─── TEXT FOR ANALYSIS ───
Published August 11, 2021 | Version v3.0
Dataset Open

Data from: "From cultivar mixtures to allelic mixtures: opposite effects of allelic richness between genotypes and genotype richness in wheat"

Description

Data and code used for the study : "From cultivar mixtures to allelic mixtures: opposite effects of allelic richness between genotypes and genotype richness in wheat".

The script "Manuscript_Analyses.R" contains all code for the statistical analysis presented in the manuscript (main text & supplementary information). This script uses files produced in the folder "Locus-by-locus analysis" as inputs, and "manhattan_custom.R" as a source function ("manhattan_custom.R" is used to highlight SNPs in a given interval and to write specified SNPs name on manhattan plots). The file "Traits_monocultures.csv" contains the 20 functional traits measured on the 179 monoculture plots (see Supplementary Methods for more information on trait measurement). This file is used as an input in the script "Manuscript_Analyses.R".
─── EXTRACTED MATERIAL ───
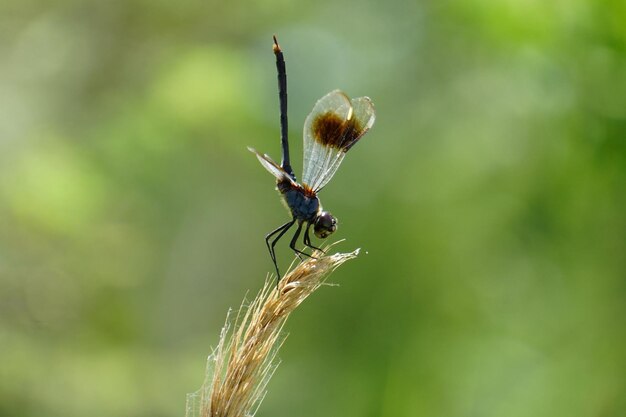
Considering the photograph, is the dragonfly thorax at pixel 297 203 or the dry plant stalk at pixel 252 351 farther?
the dragonfly thorax at pixel 297 203

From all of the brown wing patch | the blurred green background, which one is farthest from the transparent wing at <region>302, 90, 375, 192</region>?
the blurred green background

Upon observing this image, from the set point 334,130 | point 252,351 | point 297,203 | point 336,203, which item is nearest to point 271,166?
point 297,203

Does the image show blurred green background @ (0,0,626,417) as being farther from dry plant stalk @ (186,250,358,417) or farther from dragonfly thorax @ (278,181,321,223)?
dry plant stalk @ (186,250,358,417)

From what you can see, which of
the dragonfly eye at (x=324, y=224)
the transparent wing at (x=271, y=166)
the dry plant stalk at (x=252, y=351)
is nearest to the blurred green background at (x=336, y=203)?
the dragonfly eye at (x=324, y=224)

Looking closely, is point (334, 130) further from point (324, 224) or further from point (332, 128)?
point (324, 224)

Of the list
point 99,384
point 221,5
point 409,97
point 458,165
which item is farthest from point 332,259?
point 221,5

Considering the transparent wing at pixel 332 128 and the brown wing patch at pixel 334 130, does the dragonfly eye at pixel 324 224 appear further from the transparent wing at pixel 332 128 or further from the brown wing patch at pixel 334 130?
the brown wing patch at pixel 334 130

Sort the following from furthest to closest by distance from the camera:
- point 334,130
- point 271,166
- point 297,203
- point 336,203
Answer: point 336,203 → point 334,130 → point 297,203 → point 271,166

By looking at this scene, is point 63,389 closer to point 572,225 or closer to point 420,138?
point 420,138
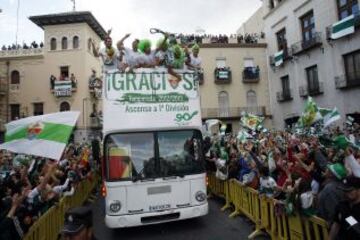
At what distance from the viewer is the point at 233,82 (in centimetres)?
3372

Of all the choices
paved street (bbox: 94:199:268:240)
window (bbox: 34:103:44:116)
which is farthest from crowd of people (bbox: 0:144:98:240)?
window (bbox: 34:103:44:116)

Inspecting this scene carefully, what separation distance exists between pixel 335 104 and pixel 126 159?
18750 millimetres

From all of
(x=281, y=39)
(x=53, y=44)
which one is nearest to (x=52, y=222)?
(x=281, y=39)

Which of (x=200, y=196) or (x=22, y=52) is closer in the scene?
(x=200, y=196)

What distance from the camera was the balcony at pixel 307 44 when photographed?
78.5ft

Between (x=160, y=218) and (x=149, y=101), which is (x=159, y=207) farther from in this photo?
(x=149, y=101)

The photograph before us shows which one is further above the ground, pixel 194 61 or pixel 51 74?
pixel 51 74

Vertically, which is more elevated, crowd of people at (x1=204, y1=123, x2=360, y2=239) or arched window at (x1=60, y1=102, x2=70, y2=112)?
arched window at (x1=60, y1=102, x2=70, y2=112)

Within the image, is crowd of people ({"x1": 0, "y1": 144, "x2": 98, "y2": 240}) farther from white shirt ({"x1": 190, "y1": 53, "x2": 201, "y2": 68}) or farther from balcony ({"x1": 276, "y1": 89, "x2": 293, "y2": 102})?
balcony ({"x1": 276, "y1": 89, "x2": 293, "y2": 102})

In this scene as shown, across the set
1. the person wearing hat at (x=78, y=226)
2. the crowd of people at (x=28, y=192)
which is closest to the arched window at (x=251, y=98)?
the crowd of people at (x=28, y=192)

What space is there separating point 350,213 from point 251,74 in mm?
30456

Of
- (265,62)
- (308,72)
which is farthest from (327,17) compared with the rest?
(265,62)

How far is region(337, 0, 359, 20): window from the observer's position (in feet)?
68.6

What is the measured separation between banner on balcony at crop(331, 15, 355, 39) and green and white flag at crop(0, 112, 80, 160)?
19.4 m
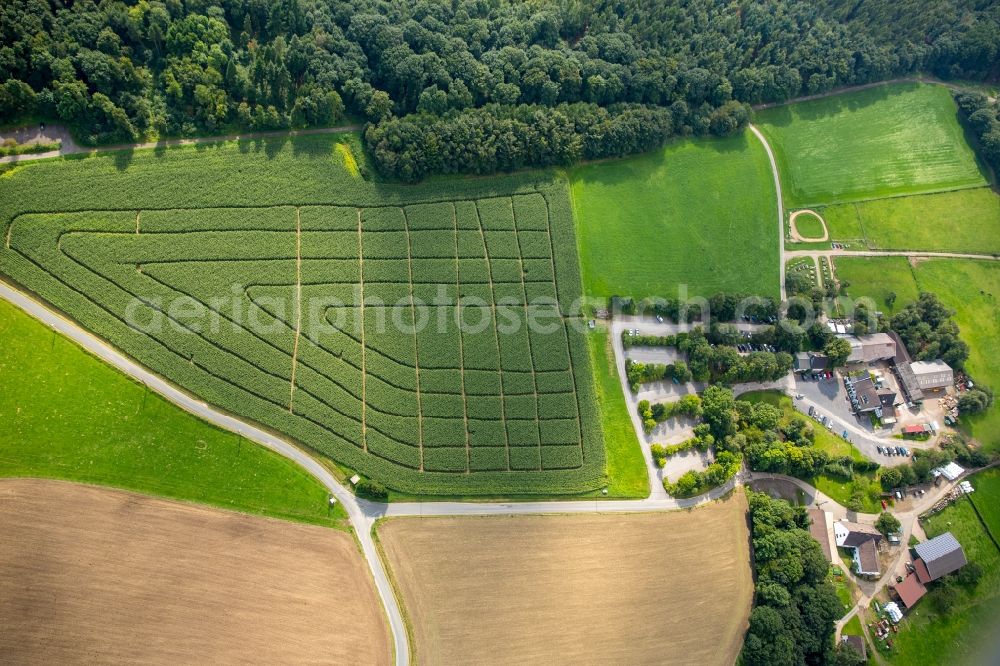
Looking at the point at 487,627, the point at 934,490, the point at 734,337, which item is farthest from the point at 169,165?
the point at 934,490

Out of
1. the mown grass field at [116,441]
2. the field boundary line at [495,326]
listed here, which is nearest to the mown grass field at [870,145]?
the field boundary line at [495,326]

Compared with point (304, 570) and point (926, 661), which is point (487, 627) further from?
point (926, 661)

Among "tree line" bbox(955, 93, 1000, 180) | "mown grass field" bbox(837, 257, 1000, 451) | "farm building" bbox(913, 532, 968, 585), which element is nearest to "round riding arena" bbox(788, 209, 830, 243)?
"mown grass field" bbox(837, 257, 1000, 451)

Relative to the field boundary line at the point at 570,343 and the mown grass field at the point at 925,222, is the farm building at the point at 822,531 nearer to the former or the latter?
the field boundary line at the point at 570,343

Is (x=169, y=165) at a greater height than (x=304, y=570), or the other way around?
(x=169, y=165)

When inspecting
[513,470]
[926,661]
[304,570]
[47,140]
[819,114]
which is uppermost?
[819,114]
───
● STUDY QUESTIONS
a: The wheat dataset description mentions a source function. Which two things is "manhattan_custom.R" used to do on manhattan plots?
b: Carry on the wheat dataset description from its last sentence.

● WRITTEN ANSWERS
a: It highlights SNPs in a given interval and writes the names of specified SNPs on manhattan plots.

b:
The "Locus-by-locus analysis" folder contains all analyses conducted to test the effect of allelic richness on the four variables of interest: Grain Yield (GY, g/m²), Spike Number per m² (SNb, nb spikes/m²), Thousand Kernel Weight (TKW, g), and Septoria tritici blotch (STB) severity. The locus-by-locus analysis is performed with the script "Allelic_richness_locus_by_locus_analysis.R". This analysis generates a list of .csv files with one file per chromosome. Each file contains the pvalues and estimated effect sizes of the tested SNPs for the given chromosome. These output files are stored in folders named after the variables for which the effect of allelic richness was tested ("RAW_GY", "RAW_SNb", "RAW_TKW", and "RAW_severity"). The script "Allelic_richness_locus_by_locus_output_processing.R" combines all .csv files into a single dataframe and produces three diagnostic plots: Manahattan plots, histograms of p-value distributions, and p-value q-q plots. p-value thresholds were computed based on a Family-Wise Error Rate of 5% using the Galwey correction. This is done in the "pvalue_thresholds" folder with the "Meff_computation.R" script. "Meff_computation.R" uses the "Meff_function.R" as a source function and generates "GY_thresholds.csv" and "STB_thresholds.csv" as outputs (these files contains different thresholds computed according to different methods but we only retained the Galwey method (most recent) for the analyses. Since GY, SNb, and TKW were analyzed with the same number of SNPs (~19K), we used the same significance threshold for the three variables ("GY_thresholds.csv"), whereas we computed a different thresholds for STB ("STB_thresholds.csv") for which we could only include ~6K SNPs in the analysis. The "geno_pos.csv" file contains the physical positions of the SNPs.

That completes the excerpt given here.